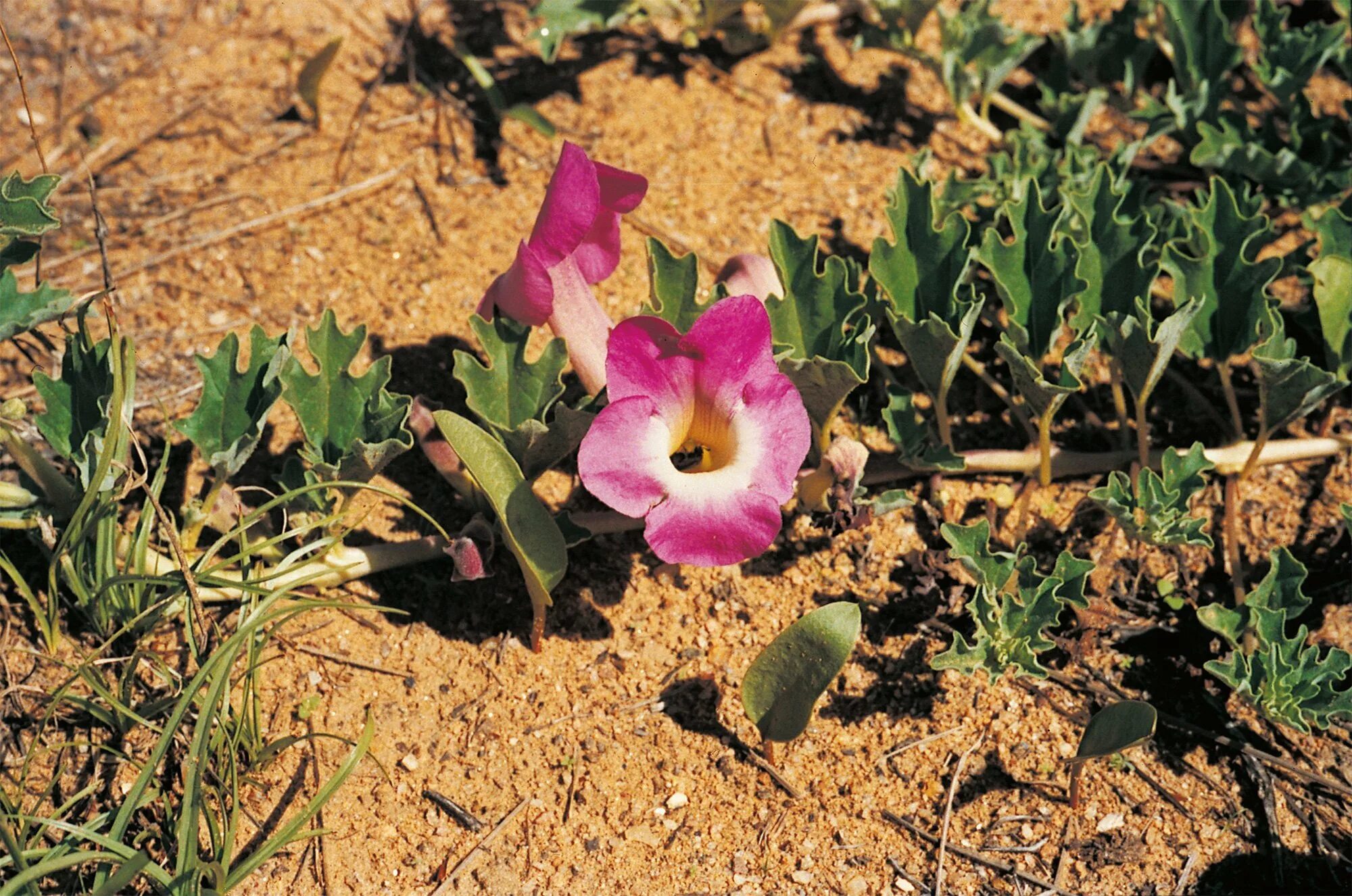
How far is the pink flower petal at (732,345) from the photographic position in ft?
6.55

* * *

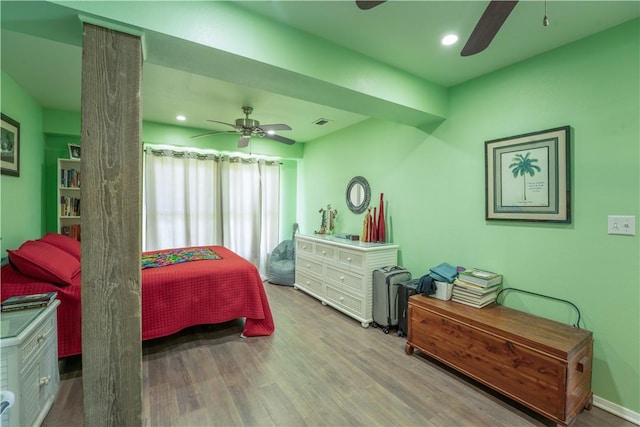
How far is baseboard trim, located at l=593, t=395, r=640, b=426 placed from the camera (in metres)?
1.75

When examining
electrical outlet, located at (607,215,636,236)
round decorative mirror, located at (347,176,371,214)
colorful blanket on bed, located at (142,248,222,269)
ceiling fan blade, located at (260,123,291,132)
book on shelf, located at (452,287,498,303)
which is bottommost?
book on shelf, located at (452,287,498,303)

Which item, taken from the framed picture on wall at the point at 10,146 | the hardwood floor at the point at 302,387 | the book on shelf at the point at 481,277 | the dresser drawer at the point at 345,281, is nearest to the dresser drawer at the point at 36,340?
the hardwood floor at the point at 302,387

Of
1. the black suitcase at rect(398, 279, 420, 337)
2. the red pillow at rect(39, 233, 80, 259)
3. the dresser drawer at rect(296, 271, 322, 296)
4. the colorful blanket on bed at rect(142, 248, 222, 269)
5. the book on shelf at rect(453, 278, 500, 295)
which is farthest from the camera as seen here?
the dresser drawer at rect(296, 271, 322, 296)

==

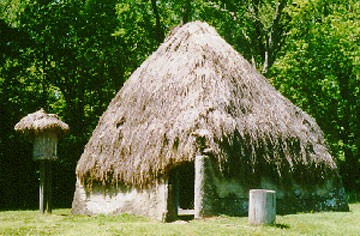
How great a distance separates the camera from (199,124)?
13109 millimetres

* What you have to do
Identify every line in the items above that contains the string "drawer" and copy each one. Case matters.

* Result for this task
Which item, taken from the framed picture on wall at the point at 10,146 | the hardwood floor at the point at 302,387 | the book on shelf at the point at 481,277 | the dresser drawer at the point at 345,281, is nearest to the dresser drawer at the point at 36,340?
3. the dresser drawer at rect(296, 271, 322, 296)
the dresser drawer at rect(296, 271, 322, 296)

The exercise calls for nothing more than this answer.